而且這個女子很出色,有智慧,有美貌,更有一顆七竅玲珑之心,若是與大哥并肩站在一起,真是絕配。

可是他錯了,那****才明白,至始至終,她隻是上官家族手中的一枚棋子罷了。

但是有一句話說的好:情不知所起,一往而情深。

也許大哥對她便是如此,可是他一直在強忍着自己的情感,一次又一次的在傷她。

不僅傷了她,也将自己傷了。

那一紙休書給的艱難,那一夜宿醉更讓他覺得大哥竟然是這樣矛盾,卻不能放開屬于上官家族的一切。

上官羿塵說起那一幕幕往事,而上官靈鹫卻是靜靜地聽着,至始至終都沒有說一句話,那悠遠的眼神像是也陷入了回憶,有些孤獨有些凄涼。

“既然大哥你喜歡她,爲何不将她留下?卻是用這樣的方式放她走?”他問。

“羿塵,你要明白,我們與她是對立的。”上官靈鹫的眼神頃刻間變得明朗而淡漠,方才的迷惘全數不見。

“可是你卻放了她。”

“就當我彌補這四年對她的冷落罷。”

“大哥……你可以留下她的,她對你有情。”

“她是對轅羲九有情,若我沒了這副皮囊,她斷然不會再愛我。而我,也絕不會做人的替身。很多事,我們都是身不由己的,既然我與她不同路,那便放手。”他輕笑着,嘴角淡淡地弧度拉扯的彎彎地,可眸中卻無一絲笑意。

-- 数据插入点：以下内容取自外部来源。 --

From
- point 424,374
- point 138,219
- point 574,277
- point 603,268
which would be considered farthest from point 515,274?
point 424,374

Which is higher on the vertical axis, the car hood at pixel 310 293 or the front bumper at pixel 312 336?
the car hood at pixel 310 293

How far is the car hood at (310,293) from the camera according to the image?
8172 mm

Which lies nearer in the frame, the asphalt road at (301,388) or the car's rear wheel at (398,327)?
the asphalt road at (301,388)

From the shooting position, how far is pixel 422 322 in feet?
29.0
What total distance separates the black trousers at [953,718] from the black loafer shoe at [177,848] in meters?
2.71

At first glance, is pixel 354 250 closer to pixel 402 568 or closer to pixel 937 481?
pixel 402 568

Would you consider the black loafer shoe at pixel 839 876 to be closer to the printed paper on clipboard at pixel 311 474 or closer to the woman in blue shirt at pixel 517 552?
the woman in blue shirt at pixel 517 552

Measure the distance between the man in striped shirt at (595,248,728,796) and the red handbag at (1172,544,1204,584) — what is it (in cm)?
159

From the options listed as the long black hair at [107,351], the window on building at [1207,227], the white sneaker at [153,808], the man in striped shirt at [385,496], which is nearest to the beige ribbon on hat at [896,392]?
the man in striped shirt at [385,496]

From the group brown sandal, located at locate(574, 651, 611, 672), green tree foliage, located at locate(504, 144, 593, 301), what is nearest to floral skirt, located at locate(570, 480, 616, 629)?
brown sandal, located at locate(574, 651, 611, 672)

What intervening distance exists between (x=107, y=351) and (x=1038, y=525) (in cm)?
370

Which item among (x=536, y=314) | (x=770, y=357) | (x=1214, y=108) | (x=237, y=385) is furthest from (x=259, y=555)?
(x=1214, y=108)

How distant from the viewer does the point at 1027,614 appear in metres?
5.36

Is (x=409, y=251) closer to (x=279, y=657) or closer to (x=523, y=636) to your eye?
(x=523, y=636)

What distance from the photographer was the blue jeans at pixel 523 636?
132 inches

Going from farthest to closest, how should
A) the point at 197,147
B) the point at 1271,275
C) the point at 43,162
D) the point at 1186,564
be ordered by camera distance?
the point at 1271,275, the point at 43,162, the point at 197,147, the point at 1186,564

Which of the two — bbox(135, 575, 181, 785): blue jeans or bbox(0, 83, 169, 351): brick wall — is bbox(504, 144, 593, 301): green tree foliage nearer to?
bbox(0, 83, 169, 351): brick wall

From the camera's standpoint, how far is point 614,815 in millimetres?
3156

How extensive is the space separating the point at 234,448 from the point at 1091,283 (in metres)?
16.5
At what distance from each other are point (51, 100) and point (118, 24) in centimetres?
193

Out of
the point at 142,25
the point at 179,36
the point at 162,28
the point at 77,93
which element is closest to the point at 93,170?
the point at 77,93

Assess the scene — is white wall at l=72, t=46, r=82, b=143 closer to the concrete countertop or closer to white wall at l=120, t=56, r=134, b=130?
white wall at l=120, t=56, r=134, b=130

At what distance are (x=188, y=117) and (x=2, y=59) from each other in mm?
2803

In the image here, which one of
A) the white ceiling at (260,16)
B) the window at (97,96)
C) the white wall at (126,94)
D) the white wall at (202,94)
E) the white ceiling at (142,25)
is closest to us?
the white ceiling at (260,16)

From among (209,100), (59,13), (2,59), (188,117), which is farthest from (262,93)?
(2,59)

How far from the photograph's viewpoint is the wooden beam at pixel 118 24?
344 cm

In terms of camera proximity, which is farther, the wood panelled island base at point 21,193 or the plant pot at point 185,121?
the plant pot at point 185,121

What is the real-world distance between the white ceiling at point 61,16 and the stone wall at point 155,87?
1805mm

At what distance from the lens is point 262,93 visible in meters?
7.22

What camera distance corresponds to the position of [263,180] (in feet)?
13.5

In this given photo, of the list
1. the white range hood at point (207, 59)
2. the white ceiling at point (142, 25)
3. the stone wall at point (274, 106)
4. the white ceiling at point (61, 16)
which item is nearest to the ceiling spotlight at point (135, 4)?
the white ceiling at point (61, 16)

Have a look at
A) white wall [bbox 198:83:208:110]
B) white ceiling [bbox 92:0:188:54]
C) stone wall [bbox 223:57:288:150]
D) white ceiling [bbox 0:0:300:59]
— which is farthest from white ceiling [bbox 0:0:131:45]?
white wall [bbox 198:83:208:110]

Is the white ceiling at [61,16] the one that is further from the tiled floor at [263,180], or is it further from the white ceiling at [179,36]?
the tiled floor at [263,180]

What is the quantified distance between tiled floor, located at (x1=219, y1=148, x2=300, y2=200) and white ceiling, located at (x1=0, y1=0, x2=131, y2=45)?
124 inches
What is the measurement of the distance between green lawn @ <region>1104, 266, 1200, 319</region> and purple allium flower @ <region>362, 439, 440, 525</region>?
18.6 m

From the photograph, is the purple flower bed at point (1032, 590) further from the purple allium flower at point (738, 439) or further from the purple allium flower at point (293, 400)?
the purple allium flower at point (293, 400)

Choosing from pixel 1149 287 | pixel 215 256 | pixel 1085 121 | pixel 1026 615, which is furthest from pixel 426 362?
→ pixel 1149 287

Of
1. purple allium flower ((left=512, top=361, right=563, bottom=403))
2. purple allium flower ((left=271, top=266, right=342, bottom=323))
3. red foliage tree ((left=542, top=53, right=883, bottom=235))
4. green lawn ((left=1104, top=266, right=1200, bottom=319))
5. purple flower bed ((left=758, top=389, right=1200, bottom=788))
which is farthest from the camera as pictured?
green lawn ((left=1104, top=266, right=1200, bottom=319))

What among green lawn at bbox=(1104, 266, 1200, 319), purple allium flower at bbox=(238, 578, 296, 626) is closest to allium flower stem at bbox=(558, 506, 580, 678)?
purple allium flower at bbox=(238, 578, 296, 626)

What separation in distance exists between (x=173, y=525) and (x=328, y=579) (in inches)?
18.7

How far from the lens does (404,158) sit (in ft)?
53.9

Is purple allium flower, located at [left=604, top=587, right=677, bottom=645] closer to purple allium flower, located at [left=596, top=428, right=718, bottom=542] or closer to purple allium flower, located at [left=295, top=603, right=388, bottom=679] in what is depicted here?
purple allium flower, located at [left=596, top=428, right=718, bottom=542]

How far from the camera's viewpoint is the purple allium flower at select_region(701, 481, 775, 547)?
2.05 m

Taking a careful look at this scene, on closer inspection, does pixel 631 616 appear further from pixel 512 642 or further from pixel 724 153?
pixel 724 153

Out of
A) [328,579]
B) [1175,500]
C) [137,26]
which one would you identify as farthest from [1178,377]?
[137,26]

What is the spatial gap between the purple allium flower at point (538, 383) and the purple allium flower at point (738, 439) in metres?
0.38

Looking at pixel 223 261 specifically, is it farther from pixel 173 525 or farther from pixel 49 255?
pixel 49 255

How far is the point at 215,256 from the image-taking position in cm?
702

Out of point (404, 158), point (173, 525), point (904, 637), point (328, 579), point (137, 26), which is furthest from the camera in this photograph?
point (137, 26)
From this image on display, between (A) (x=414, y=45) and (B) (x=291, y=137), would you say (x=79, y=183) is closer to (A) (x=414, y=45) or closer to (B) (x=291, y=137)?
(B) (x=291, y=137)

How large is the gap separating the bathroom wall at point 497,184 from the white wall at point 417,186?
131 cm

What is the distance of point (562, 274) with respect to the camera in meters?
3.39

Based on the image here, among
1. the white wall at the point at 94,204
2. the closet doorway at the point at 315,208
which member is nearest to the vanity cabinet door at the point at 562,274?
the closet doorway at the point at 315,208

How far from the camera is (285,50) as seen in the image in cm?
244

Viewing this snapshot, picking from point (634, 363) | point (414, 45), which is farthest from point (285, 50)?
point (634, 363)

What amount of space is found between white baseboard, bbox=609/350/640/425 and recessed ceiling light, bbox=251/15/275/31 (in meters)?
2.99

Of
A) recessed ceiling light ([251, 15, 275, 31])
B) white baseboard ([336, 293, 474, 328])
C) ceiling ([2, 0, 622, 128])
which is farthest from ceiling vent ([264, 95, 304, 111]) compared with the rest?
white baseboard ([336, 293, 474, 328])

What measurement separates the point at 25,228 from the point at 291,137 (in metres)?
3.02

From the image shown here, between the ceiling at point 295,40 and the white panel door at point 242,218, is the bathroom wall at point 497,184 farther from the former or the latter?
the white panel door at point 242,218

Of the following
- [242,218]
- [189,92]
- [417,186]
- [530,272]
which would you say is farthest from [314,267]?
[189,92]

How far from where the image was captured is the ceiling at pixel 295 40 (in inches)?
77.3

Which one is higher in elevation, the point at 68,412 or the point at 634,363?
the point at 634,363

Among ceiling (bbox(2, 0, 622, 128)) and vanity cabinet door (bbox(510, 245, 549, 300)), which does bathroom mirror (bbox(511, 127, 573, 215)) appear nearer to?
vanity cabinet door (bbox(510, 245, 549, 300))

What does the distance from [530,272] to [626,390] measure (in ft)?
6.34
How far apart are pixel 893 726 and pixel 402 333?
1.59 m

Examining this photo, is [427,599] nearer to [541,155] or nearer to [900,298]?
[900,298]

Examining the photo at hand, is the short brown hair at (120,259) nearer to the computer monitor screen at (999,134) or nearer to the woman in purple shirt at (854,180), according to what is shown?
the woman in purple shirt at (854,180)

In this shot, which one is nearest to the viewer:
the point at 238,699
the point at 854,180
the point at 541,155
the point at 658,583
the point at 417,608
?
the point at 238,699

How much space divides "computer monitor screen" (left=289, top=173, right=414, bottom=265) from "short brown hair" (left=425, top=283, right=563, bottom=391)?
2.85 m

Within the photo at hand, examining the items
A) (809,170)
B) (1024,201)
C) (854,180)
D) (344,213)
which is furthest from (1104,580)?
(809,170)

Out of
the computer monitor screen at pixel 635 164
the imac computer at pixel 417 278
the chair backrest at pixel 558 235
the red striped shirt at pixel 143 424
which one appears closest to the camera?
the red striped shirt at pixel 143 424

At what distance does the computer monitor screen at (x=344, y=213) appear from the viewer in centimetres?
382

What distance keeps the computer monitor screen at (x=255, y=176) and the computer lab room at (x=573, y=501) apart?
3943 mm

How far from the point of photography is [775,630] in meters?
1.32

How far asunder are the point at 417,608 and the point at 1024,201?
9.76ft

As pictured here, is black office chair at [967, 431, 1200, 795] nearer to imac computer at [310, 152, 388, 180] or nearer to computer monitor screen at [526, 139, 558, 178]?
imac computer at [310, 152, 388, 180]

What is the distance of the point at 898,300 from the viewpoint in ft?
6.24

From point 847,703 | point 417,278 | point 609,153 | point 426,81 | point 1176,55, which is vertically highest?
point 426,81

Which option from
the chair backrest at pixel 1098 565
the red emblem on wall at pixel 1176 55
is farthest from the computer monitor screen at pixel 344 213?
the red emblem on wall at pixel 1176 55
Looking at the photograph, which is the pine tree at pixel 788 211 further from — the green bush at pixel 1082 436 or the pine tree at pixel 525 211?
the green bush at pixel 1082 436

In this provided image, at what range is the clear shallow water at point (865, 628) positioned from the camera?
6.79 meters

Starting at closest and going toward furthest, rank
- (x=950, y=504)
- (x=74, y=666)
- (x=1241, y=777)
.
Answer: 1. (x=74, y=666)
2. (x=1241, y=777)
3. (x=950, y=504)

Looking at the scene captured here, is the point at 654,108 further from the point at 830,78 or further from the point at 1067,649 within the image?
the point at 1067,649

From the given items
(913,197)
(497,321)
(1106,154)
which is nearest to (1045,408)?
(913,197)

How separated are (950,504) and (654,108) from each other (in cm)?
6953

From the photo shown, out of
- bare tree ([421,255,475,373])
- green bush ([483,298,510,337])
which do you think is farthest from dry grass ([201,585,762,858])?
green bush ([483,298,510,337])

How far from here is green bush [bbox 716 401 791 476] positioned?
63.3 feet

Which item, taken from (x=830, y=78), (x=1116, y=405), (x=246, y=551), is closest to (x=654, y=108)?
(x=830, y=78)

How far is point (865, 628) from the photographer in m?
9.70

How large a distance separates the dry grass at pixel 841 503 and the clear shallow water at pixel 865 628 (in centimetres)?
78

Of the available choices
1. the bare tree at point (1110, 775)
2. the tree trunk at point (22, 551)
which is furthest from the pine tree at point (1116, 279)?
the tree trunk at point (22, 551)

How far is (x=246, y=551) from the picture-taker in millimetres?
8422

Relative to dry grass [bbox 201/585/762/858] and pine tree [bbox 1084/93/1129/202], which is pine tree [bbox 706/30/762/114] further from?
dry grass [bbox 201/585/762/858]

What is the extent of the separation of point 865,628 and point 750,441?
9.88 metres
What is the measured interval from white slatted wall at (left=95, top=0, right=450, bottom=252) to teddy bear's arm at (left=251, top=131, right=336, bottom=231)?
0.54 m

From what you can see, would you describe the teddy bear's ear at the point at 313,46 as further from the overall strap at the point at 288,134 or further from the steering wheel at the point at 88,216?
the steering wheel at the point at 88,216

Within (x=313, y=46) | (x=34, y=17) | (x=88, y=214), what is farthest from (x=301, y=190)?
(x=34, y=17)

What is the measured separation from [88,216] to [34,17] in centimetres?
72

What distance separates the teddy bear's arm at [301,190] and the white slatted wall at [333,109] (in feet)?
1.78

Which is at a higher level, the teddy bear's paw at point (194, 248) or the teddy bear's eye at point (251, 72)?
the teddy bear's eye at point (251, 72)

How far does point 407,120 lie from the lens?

“那麽大哥是決定要天下,不要美人了。”上官羿塵再次确認道。

“早在給她休書那一刻,我便已作出了取舍。”一句話,徹底割舍了那僅剩的一份情,也許放棄便是如此簡單。

·

上官靈鹫無聲無息地回到睿寰王府,府中寂靜無聲,莫攸然仍舊坐在輪椅之上,那陰狠淩厲的目光閃耀着令人膽寒的殺意。

“你終究還是将她放了。”莫攸然的手緊緊捏着輪椅的扶手,口氣陰狠無比。

“一個女人罷了,我并不認爲她會威脅到我們的計劃。”上官靈鹫悠然坐回凳上,目光中閃爍着詭異的笑。

“但如今我們的對話她全都知道了。更何況她并不是一個普通的女人,你不了解,她當初一人受制在北國卻能安然無恙,甚至幫夜鸢穩住了一切,更能親手殺死自己的孩子。而且還與夜鸢上演苦肉計引我上勾,害得我一敗塗地。這樣一個陰狠狡詐的女人你竟然還放了她……”莫攸然說的格外激動,緊握成拳的手青筋浮動。

“可在我眼中她不過是個普通的女人,否則又如何會被夜鸢廢後。”

“此事與之根本不能混爲一談!”他的聲音猛然頓住:“你該不會是喜歡她吧?”

“隻要是美女,我都喜歡。”上官靈鹫邪氣一笑:“你也說了,她是個有腦子的女人,她不可能會将今夜的一切告訴壁天裔的,因爲憑她片面之詞壁天裔沒有證據能對付我們,而且壁天裔還需要我們的銀兩。她應該懂分寸。”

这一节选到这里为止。